Business listings reinforce those observations. Branches such as the Rove Trade Centre / Al Jafiliya ZOOM are marked “permanently closed,” while others, including Al Ras, are listed as inactive or temporarily shut.
Online commuter discussions suggest the gradual shift began earlier this year, with users reporting closures in areas such as Deira and Oud Metha, including older metro locations that had already shut years earlier.
While no official announcement had previously been made about a broader strategy shift, ENOC, which owns ZOOM, has now explained the reason behind the changes.
“ENOC has adjusted its ZOOM store footprint at selected Dubai Metro stations as part of its strategy to focus on fuel convenience and to continuously review the performance of its non-fuel retail operations,” an ENOC spokesperson said in a response to Gulf News.
ENOC is assessing where ZOOM stores perform best and adjusting its network accordingly. Metro stations tend to rely on short, impulse purchases during peak travel times, while petrol station outlets attract customers making more deliberate stops — a key difference in retail behaviour.
This helps explain commuter observations that the closures are limited to metro stations, while ZOOM outlets at petrol stations across Dubai continue to operate as normal.
For many residents, the closures are more than a retail change. ZOOM stores were part of everyday routines — a quick snack, a coffee refill, or a Nol card payment without leaving the station.
“I’m going to miss their bagel and hotdog offers. It was an easy grab during my commute,” said one daily metro commuter. Another commuter focused on a favourite item, saying: “That ZOOM hotdog was so good. I’ll really miss it.”
Others said the stores were not just impulse stops but intentional visits. “I always bought donuts and coffee from ZOOM. I live near a metro station and would sometimes go there just for that. It’s sad to see them go,” said a UAE-based resident on Reddit.
ZOOM’s metro outlets offered more than food. They accepted Nol cards, handled DEWA and gas bill payments, Salik top-ups, and operated long hours aligned with metro schedules.

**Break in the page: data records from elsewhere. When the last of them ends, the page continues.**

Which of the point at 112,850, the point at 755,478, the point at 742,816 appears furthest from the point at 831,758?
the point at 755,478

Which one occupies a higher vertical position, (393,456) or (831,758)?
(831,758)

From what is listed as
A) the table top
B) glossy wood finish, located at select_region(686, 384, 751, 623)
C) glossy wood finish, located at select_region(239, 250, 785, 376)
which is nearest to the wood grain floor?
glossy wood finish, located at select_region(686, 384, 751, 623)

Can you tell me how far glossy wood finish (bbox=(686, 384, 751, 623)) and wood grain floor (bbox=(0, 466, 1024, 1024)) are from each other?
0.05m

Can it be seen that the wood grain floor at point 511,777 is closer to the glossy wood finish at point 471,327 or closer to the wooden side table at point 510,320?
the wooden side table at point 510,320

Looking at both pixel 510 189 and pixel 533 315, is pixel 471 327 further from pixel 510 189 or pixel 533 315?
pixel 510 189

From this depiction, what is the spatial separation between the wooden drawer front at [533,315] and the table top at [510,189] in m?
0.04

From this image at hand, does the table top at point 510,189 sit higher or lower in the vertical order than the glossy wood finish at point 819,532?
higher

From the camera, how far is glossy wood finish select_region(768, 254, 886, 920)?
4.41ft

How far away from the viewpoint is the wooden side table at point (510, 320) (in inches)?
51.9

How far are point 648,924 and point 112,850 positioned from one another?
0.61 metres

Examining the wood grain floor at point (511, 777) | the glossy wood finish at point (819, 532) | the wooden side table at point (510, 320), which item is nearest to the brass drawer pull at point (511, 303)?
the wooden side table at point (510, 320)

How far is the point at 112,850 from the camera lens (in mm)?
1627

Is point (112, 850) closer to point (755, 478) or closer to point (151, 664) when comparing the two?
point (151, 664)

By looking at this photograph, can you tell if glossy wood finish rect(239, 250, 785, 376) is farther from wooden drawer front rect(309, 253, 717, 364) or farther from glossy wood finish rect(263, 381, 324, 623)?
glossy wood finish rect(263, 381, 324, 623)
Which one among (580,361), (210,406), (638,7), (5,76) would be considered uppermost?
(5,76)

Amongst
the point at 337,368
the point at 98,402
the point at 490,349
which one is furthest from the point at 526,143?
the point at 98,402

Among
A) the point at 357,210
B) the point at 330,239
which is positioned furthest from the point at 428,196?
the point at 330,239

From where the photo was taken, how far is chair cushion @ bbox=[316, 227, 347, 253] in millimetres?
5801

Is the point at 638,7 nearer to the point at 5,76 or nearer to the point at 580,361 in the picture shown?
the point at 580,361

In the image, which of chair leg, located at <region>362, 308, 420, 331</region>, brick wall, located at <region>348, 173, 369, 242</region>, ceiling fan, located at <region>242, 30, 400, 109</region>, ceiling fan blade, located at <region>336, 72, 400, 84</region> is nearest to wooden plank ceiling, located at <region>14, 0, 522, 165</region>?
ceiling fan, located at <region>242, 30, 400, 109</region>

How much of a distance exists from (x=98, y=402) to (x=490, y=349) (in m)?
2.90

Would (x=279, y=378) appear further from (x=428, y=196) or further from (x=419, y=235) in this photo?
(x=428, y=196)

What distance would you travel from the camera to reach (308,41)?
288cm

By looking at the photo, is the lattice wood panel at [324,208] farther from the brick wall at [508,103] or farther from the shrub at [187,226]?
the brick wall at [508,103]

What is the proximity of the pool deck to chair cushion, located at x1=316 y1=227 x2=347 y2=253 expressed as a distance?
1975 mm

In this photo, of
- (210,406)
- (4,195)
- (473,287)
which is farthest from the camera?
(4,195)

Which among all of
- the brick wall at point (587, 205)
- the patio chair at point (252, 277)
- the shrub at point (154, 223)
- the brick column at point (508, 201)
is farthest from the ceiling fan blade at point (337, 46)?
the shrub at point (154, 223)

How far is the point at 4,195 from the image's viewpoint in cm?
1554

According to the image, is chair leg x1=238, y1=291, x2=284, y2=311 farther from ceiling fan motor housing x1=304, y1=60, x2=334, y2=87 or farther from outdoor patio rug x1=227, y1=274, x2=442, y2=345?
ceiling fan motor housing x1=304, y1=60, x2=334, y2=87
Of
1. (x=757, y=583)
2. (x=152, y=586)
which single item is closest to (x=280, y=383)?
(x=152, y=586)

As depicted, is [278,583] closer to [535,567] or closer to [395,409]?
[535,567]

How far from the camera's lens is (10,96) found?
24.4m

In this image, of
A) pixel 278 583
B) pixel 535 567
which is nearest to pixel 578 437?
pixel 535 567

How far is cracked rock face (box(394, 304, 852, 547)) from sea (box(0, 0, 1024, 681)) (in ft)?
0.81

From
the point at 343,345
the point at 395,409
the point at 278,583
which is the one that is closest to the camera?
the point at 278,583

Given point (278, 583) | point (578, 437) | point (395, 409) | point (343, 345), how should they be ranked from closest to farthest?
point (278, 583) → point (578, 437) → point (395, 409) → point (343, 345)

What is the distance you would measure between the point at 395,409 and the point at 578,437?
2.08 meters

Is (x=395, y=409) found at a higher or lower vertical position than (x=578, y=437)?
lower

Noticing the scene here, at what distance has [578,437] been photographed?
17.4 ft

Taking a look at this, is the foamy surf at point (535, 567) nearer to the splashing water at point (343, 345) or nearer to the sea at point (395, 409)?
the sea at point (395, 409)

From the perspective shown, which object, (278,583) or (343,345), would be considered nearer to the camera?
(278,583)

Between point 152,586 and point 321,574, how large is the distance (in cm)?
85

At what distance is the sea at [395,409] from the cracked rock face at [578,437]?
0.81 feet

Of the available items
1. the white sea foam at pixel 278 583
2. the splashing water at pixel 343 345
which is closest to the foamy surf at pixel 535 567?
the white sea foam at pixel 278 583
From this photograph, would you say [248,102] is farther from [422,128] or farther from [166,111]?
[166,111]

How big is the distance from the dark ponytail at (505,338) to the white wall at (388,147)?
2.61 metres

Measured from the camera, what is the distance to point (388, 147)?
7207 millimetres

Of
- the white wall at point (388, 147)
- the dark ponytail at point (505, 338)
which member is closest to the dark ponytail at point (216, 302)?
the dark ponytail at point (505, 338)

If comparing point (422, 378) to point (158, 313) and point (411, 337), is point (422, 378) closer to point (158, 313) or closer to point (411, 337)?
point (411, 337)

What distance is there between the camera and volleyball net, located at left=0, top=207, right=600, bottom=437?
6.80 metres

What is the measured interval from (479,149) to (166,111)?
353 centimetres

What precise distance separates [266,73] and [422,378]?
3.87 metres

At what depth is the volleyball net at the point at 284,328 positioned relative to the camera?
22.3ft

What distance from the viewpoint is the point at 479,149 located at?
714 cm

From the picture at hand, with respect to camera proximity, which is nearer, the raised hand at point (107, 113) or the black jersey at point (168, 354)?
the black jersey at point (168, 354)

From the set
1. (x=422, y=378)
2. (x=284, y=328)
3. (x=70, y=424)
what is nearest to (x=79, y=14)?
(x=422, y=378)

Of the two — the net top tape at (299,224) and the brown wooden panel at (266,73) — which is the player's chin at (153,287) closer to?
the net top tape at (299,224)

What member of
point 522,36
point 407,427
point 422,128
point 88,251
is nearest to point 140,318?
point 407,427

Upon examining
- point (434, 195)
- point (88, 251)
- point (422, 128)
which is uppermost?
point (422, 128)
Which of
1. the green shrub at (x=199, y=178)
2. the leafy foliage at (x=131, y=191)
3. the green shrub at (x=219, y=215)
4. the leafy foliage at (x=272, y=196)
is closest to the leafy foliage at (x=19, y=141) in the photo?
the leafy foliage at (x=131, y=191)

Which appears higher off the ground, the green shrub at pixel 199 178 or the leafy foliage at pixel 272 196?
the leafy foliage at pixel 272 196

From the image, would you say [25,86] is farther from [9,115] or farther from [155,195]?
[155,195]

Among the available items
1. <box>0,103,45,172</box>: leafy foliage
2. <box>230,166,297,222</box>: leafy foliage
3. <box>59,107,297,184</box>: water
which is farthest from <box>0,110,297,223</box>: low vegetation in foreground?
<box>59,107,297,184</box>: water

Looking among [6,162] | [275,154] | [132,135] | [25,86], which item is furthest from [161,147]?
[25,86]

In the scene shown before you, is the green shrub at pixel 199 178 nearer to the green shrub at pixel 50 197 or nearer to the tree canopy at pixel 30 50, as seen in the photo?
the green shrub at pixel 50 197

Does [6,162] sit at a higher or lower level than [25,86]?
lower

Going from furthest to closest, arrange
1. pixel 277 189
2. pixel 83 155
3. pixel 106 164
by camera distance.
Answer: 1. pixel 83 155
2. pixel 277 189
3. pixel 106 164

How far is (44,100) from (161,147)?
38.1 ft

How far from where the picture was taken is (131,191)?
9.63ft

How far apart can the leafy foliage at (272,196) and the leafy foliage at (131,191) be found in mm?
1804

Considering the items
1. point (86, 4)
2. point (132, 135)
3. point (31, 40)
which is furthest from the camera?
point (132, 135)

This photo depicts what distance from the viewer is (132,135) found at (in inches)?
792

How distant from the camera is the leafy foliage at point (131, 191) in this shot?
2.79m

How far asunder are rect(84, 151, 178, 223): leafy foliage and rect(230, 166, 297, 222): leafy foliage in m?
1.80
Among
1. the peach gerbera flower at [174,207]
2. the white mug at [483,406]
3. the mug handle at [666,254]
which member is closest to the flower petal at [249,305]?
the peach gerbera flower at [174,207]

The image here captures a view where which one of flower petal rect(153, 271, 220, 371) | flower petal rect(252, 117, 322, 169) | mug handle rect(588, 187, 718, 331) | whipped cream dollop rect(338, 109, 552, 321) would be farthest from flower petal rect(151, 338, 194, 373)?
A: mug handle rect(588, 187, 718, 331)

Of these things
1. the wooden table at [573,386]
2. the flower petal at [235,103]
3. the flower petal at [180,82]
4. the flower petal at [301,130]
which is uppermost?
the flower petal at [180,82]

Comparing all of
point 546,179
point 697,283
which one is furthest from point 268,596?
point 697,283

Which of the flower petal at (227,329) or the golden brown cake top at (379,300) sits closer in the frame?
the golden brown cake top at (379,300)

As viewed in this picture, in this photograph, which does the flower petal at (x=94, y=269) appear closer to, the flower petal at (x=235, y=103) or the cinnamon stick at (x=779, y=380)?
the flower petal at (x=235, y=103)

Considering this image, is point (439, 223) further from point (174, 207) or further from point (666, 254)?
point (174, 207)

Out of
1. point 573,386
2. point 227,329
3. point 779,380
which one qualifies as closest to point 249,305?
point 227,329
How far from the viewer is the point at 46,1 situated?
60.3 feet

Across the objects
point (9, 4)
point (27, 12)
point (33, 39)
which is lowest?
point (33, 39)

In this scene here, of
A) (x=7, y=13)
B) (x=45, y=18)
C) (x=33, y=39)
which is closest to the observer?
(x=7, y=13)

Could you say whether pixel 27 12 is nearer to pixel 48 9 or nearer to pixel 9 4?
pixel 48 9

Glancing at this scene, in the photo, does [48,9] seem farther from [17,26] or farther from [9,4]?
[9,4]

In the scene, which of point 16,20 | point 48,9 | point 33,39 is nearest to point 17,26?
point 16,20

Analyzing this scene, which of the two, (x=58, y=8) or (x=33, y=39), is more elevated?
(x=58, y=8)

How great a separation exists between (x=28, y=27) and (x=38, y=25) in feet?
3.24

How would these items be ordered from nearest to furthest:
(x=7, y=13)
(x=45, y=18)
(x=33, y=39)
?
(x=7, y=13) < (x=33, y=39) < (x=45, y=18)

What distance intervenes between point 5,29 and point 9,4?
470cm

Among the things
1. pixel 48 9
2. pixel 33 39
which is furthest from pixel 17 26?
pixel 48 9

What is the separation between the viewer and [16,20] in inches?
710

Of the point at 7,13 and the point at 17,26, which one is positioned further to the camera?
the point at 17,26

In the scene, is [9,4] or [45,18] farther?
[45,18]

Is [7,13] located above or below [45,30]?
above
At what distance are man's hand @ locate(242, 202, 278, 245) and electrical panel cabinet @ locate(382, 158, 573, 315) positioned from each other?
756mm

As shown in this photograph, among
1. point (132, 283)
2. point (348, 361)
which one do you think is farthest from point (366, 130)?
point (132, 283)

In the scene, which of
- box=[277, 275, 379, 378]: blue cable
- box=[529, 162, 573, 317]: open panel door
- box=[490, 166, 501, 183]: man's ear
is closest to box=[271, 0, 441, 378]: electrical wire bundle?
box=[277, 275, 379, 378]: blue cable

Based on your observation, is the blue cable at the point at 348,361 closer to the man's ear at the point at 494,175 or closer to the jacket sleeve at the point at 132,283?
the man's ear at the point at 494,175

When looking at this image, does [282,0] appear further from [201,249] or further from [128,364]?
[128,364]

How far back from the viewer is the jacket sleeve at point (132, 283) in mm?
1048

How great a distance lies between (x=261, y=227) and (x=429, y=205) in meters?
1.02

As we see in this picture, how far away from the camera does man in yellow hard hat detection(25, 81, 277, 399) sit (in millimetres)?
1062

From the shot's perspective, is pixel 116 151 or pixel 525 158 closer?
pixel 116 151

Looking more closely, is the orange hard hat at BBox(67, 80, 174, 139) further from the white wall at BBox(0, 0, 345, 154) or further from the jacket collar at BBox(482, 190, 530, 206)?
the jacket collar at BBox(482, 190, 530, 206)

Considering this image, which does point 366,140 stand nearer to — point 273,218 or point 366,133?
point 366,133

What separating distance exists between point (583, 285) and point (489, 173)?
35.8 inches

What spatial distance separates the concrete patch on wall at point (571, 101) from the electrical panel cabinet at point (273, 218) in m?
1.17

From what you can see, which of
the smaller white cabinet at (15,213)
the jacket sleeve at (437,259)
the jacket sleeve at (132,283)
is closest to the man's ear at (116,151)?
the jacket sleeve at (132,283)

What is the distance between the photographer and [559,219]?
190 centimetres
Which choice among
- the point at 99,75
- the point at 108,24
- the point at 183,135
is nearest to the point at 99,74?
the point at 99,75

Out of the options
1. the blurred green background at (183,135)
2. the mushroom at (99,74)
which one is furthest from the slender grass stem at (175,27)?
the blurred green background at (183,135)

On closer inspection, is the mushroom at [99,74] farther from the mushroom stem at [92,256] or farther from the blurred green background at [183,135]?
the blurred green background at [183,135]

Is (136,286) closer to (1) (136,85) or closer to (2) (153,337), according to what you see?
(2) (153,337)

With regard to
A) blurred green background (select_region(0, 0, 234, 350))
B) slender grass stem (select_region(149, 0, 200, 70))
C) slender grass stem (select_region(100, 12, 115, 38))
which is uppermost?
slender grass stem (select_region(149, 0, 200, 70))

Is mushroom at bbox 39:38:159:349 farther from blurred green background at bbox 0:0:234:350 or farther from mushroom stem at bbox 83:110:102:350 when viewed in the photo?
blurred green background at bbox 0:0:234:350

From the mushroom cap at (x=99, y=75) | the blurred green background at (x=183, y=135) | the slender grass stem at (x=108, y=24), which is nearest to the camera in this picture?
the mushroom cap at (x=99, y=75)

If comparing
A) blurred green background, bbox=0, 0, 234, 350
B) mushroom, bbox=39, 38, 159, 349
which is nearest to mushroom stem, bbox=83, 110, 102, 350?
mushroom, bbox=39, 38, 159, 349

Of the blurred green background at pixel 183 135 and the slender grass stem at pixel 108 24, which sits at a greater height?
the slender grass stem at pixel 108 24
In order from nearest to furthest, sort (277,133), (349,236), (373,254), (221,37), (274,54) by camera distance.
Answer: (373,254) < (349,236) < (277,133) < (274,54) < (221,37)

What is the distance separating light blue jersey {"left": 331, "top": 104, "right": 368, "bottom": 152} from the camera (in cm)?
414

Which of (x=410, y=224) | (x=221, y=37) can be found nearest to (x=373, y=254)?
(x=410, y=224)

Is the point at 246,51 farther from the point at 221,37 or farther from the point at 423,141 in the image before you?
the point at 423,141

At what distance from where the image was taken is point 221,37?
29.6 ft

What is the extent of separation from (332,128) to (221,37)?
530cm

Managers at ZOOM outlets that remain open said staff from closed stores were expected to move to other locations.
ENOC stressed that the changes do not signal an exit from convenience retail. Instead, the closures are part of an ongoing review rather than a blanket withdrawal from metro locations.
“This ongoing review enables the Group to optimise operational efficiency and align its retail formats with evolving customer needs,” the spokesperson added.
The company said that “ZOOM stores remain an integral part of Dubai’s retail convenience infrastructure,” adding that ENOC will continue to manage and evolve its store network across the UAE to meet changing customer needs.
That evolution is already visible across the metro network. While ZOOM’s presence inside some stations is shrinking, the retail spaces themselves may not remain empty for long. Some former outlets are expected to reopen under new operators, with names such as Madina Group speculated for certain stations.
For now, the changes point to a broader shift in where convenience retail works best — shaped by commuter habits, store results, and the everyday economics of life in Dubai, playing out quietly between train arrivals.